## BEGIN
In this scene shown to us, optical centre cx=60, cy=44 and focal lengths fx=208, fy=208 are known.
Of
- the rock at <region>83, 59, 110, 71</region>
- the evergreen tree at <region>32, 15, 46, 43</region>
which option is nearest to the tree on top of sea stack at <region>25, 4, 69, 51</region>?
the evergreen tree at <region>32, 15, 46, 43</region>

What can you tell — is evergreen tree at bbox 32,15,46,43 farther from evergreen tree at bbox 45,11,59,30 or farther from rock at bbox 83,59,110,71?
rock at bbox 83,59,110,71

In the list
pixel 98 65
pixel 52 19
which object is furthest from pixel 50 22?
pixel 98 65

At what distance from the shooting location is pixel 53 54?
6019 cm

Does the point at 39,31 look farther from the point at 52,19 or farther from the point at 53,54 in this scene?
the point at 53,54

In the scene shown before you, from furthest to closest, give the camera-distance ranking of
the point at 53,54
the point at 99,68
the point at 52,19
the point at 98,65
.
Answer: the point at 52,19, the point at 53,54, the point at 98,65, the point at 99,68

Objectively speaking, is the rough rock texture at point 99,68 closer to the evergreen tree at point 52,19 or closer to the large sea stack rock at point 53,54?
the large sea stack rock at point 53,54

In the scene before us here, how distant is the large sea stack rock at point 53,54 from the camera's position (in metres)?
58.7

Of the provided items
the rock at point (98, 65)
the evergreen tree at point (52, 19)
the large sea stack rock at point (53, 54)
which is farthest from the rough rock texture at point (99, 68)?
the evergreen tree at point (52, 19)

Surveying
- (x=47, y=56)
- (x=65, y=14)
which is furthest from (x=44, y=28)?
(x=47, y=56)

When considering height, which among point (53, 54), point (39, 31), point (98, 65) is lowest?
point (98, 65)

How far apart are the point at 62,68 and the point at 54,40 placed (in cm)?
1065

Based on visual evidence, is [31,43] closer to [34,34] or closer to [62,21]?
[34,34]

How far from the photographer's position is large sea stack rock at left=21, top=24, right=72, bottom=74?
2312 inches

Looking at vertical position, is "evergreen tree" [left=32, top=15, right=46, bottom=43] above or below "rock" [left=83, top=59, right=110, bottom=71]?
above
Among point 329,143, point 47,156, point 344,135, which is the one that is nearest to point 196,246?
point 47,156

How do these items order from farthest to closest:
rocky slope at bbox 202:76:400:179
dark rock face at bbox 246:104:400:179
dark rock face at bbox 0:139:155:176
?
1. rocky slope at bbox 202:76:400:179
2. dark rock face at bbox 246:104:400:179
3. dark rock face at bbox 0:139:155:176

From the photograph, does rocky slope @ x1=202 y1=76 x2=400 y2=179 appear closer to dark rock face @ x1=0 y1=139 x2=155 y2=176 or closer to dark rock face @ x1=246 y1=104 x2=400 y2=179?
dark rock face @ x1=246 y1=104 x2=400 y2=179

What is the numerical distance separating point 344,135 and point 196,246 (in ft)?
## END
Can you give all the items above again with "shooting location" swapped for "camera position" and nothing else changed?

In this scene shown to us, optical centre cx=60, cy=44 and focal lengths fx=208, fy=208 are known.
Of
- the rock at <region>83, 59, 110, 71</region>
- the evergreen tree at <region>32, 15, 46, 43</region>
which option is nearest to the tree on top of sea stack at <region>25, 4, 69, 51</region>?
the evergreen tree at <region>32, 15, 46, 43</region>

What can you tell — is evergreen tree at bbox 32,15,46,43 farther from evergreen tree at bbox 45,11,59,30 or farther from rock at bbox 83,59,110,71?
rock at bbox 83,59,110,71

In the list
pixel 98 65
pixel 52 19
which object is furthest from pixel 50 22?
pixel 98 65

At what distance from the camera position is pixel 53 54?
6019 cm

Does the point at 39,31 look farther from the point at 52,19 or farther from the point at 53,54 in this scene?
the point at 53,54

In the scene shown before you, from furthest to closest, give the camera-distance ranking of
the point at 53,54
the point at 99,68
the point at 52,19
the point at 98,65
.
Answer: the point at 52,19, the point at 53,54, the point at 98,65, the point at 99,68

Objectively speaking, is the rough rock texture at point 99,68 closer to the evergreen tree at point 52,19 or closer to the large sea stack rock at point 53,54?
the large sea stack rock at point 53,54

In the scene before us here, how distant is the large sea stack rock at point 53,54 from the camera's position (in metres)?
58.7

Of the provided items
the rock at point (98, 65)
the evergreen tree at point (52, 19)
the large sea stack rock at point (53, 54)
which is farthest from the rough rock texture at point (99, 68)?
the evergreen tree at point (52, 19)

Surveying
- (x=47, y=56)
- (x=65, y=14)
which is furthest from (x=44, y=28)?
(x=47, y=56)

When considering height, which among point (53, 54), point (39, 31), point (98, 65) is lowest?
point (98, 65)

How far apart are the point at 62,68 and the point at 54,40 placed (in cm)?
1065

Based on visual evidence, is [31,43] closer to [34,34] or closer to [62,21]?
[34,34]

How far from the photographer's position is large sea stack rock at left=21, top=24, right=72, bottom=74?
2312 inches

Looking at vertical position, is "evergreen tree" [left=32, top=15, right=46, bottom=43] above or below "rock" [left=83, top=59, right=110, bottom=71]?
above
Among point 329,143, point 47,156, point 344,135, which is the one that is nearest to point 196,246?
point 47,156

How do these items order from farthest to closest:
rocky slope at bbox 202:76:400:179
dark rock face at bbox 246:104:400:179
dark rock face at bbox 0:139:155:176
?
1. rocky slope at bbox 202:76:400:179
2. dark rock face at bbox 246:104:400:179
3. dark rock face at bbox 0:139:155:176

From the photograph, does rocky slope @ x1=202 y1=76 x2=400 y2=179 appear closer to dark rock face @ x1=0 y1=139 x2=155 y2=176 or closer to dark rock face @ x1=246 y1=104 x2=400 y2=179?
dark rock face @ x1=246 y1=104 x2=400 y2=179

What is the numerical distance separating point 344,135 and point 196,246 (in ft)?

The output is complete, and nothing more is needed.